The outcome of this experiment? We had 62 responses from across Canada and the United States and a few international guest appearances from China and Australia. Undoubtedly, if we had pushed this harder through our networks we might have received different answers and therefore different results. At this point, we are satisfied with the data set we have acquired and of course we are still hungry for more – this was just as much a test of the character our network as it was an experiment to learn more about design thinkers.
Before I dive into the first overview of the collected responses, I just want to share a story about this very iterative process. I had been sharing the survey for about 3 weeks when one of my online colleagues messaged me privately and said that he really wanted to help but that the questions felt a little daunting. We had a discussion and through the back and forth came to the conclusion that it would be helpful to add a disclaimer in to the survey to articulate that the results were not there to be judged and in fact I wouldn’t even be looking at them in connection to anyone’s name. Additionally, adding some subtext to each question to further frame the type of conversation we were hoping to spark. As a facilitator, I like to leave questions to interpretation, especially since there is no right or wrong answer, but in this case if more context helped people participate than that was a greater goal. So, I want to thank Dan Ryder for our feedback session!

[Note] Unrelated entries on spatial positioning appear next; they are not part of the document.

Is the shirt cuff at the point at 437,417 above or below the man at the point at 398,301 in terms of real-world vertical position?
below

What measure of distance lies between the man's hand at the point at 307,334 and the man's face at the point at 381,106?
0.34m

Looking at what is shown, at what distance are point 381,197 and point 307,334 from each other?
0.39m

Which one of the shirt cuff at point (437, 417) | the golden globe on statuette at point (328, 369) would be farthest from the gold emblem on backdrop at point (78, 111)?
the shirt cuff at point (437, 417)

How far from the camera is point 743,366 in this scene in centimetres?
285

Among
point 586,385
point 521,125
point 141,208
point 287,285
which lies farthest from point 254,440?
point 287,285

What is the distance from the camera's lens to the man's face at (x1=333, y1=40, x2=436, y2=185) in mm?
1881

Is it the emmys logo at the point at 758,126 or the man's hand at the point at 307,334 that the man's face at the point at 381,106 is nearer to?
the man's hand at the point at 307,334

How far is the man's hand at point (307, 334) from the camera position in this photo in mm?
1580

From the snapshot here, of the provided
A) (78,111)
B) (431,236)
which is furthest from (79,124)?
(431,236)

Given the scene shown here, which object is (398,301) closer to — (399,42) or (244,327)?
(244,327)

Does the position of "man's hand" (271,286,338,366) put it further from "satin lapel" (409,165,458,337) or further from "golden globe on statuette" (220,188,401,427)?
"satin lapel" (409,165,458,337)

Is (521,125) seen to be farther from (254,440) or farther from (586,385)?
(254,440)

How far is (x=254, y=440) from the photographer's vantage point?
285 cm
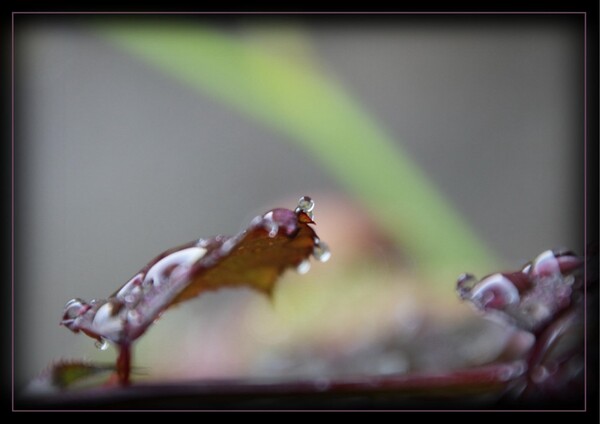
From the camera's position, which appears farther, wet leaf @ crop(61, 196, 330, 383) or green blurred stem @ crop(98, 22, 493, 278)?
green blurred stem @ crop(98, 22, 493, 278)

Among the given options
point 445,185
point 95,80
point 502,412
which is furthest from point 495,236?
point 95,80

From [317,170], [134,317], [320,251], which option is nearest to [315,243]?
[320,251]

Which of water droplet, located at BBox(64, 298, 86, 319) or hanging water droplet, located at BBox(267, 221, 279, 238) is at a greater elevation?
hanging water droplet, located at BBox(267, 221, 279, 238)

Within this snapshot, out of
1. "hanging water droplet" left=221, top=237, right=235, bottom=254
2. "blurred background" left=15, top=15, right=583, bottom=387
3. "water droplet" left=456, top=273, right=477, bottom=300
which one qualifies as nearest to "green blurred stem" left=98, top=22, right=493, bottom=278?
"blurred background" left=15, top=15, right=583, bottom=387

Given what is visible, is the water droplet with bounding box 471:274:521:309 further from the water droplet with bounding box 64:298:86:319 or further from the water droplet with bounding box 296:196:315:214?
the water droplet with bounding box 64:298:86:319

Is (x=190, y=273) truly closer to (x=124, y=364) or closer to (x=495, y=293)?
(x=124, y=364)

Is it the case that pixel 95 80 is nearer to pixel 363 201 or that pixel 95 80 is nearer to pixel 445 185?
pixel 363 201
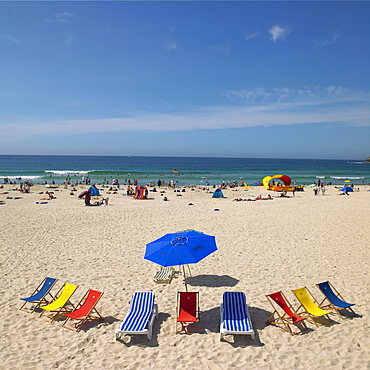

The intent with this survey is to use this information to learn more about the people who are working around us. So that we may gain empathy for people practicing, learning and teaching design thinking alongside us; to articulate challenges that our clients might be facing; and to explore challenges and insights without a central context. As a tool, a survey comes with its own set of baggage. We understood this going into this discovery experiment, we are thankful to everyone that took the time to sit down and respond. We recognize that we have all participated in our fair share of surveys, whether it be for evaluation, for testing, or for entering a contest.
Initially when we launched this survey, I thought the easiest way to share the responses would be to simply post them, raw and undigested. Having reviewed the many responses and being able to see the great depth, the level of vulnerability and the honesty that was shared, I don’t feel like that would be an appropriate use of the trust shared between the responders and us. Plus, there are many overarching themes from the results that seem to be tying this community of practitioners together; it would be a missed opportunity to draw out these insights to help us move towards better incorporating design thinking into our every day.
In the weeks ahead, I will be sharing our reflections from each question and will ultimately use this information to craft tools to try and respond the best we can to some of the overlapping challenges.
The questions in the survey focused on our favourite areas of Task, Team, Self. We believe that this tool is a great entry point for reflection and learning in the journey of leveraging the design thinking process. Looking into the results, I am intrigued by the tensions I am noticing in responses and how that creates opportunities to start understanding gaps that we have in the design thinking process.